:: Source document

13 Feb 2012 20:05

## Re: [stack] Jon Purdy: Why Concatenative Programming Matters

On 02/13/2012 12:08 PM, William Tanksley, Jr wrote:

> description, but doesn't communicate very well. I don't know
> what else to say.

Apologies: This email is a bit of a brain dump and ill-proofread.

I think maybe the most interesting thing about concatenative
languages isn't stressed enough in the article: Unlike most every
other type of programming language on the planet, there is no
syntax for function application. All you get is composition and,
if higher-order, quotation.

I think the second most interesting thing is that all functions
operate on possibly empty sequences containing arbitrary amounts
of program state. It's this "all the state" element that gives
concatenative languages their character. For example, Backus's FL
does not do this; functions that need one number take just that
number and functions that need two take a pair; never do
functions take the entire state of a program as they usually do
in Forth or Factor.

For example, a tail-recursive 'length' function in a
concatenative language might be:

length = [0] dip loop where
loop = [null?] [drop] [[1 +] dip tail loop] if
end

And in FL:

def length ≡ f ∘ [id, ~0] where {
def f ≡ isnull ∘ xs → n; loop ∘ [tl ∘ xs, + ∘ [~1, n]]
def xs ≡ s1
def n ≡ s2
}

A quick guide to the FL program:

- '∘' is composition
- '~' is constant (i.e. \x y -> x)

::::

### Work instructions
1 > List every line of the entries that contains the string "Plasmodium", matching case exactly.
2 > Extend the mailing-list post on concatenative programming, starting after its last line.
The mailing-list post on concatenative programming and the entries are unrelated to each other.

:: Recorded information

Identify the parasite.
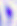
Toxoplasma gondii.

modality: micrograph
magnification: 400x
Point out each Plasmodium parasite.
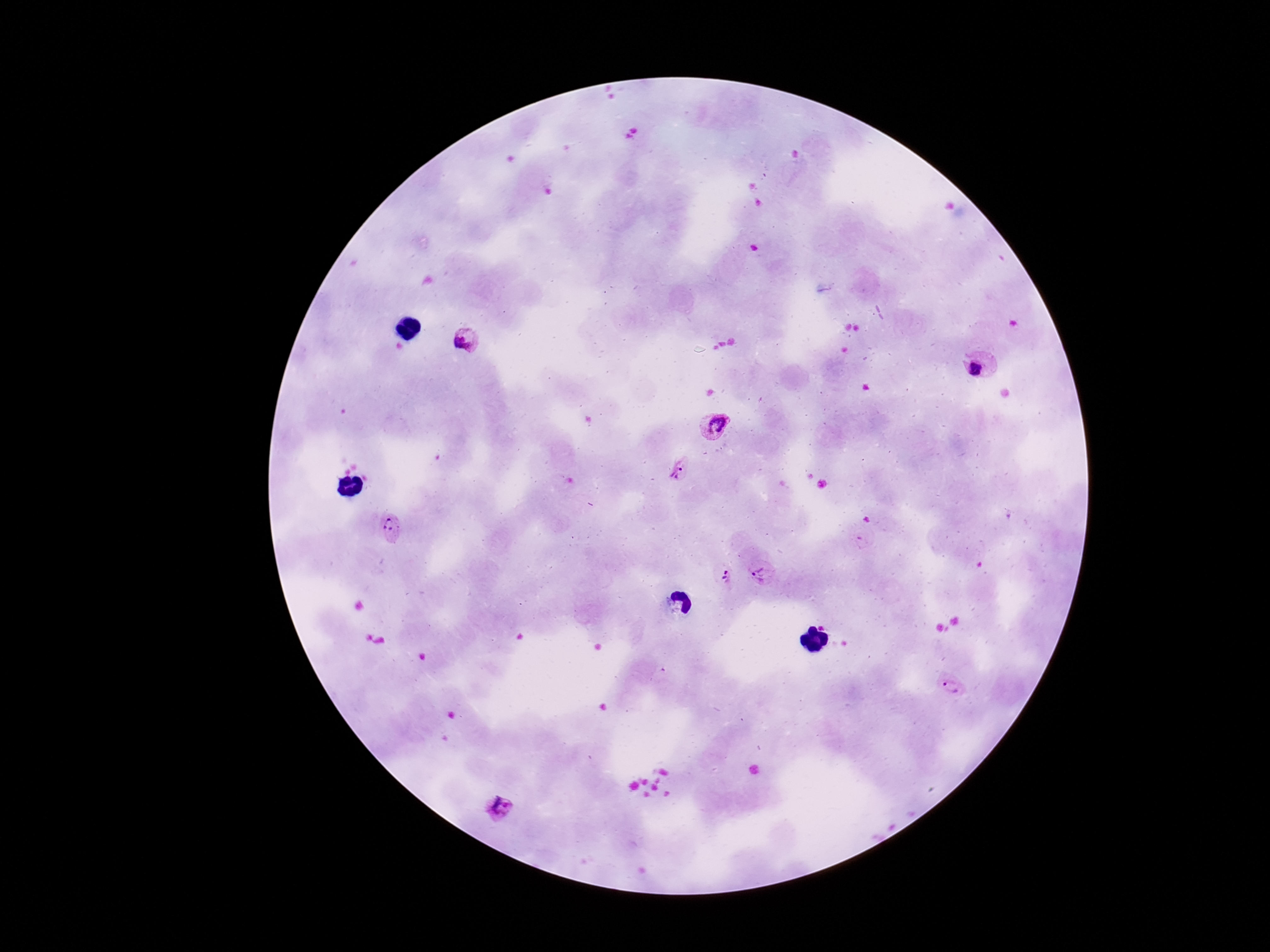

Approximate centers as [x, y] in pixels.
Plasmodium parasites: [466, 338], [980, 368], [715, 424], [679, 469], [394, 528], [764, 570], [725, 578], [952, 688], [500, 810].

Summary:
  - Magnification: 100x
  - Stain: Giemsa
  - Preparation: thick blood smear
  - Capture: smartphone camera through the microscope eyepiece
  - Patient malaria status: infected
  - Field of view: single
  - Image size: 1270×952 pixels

::::

### Answers below
1 >
Point out each Plasmodium parasite.
Plasmodium parasites: [466, 338], [980, 368], [715, 424], [679, 469], [394, 528], [764, 570], [725, 578], [952, 688], [500, 810].

2 >
- the square brackets denote "construction"; construction returns
a function that, when applied to an argument, returns a list of
length N where N is the number of functions provided by the
programmer; each element in the result corresponds to one
function after it was applied to the same input as all other
functions (e.g. '[f, g]:x == <f:x, g:x>', where ':' is FL's
syntax for application and angle brackets denote lists)
- conditionals are written 'a → b; c', where 'b' and 'c' are the
functions conditionally applied to the input to get the result
- 's1' and 's2' select the first and second elements from a list
- 'tl' is the tail operation

These two programs are, to me, radically different. The
concatenative program is decidedly "flat" and feels very
imperative. The FL program, on the other hand, is "nested" like
applicative programs usually are and feels, at least to me,
rather declarative; the fact that you can consider each function
within the two constructions to be completely independent is
probably the main reason for this. The independence of functions
also allows you to write aliases for selectors as I did above. In
fact, FL offers a form of pattern matching for conveniently
locally-defining such selector functions via double-square
brackets:

def length ≡ f ∘ [id, ~0] where {
def f ≡〚xs, n〛→
isnull ∘ xs → n; loop ∘ [tl ∘ xs, + ∘ [~1, n]]
}

This is very different from concatenative languages where
combinators like 'bi <at> ' allow the functions provided to step on
each other as the second function runs on top of the stack
returned from the first. This is the reason I gave up on
concatenative languages; the equational reasoning possible when
all functions operate on "the stack" just isn't great. I think
the fact that faking variables in FL is trivial while faking
variables in something like Factor requires a rather complex
transformation is evidence of this. I also think the lack of
useful equational reasoning is why things feel so imperative once
you get past the pretty examples in the Joy literature. Maybe I
just need more combinators.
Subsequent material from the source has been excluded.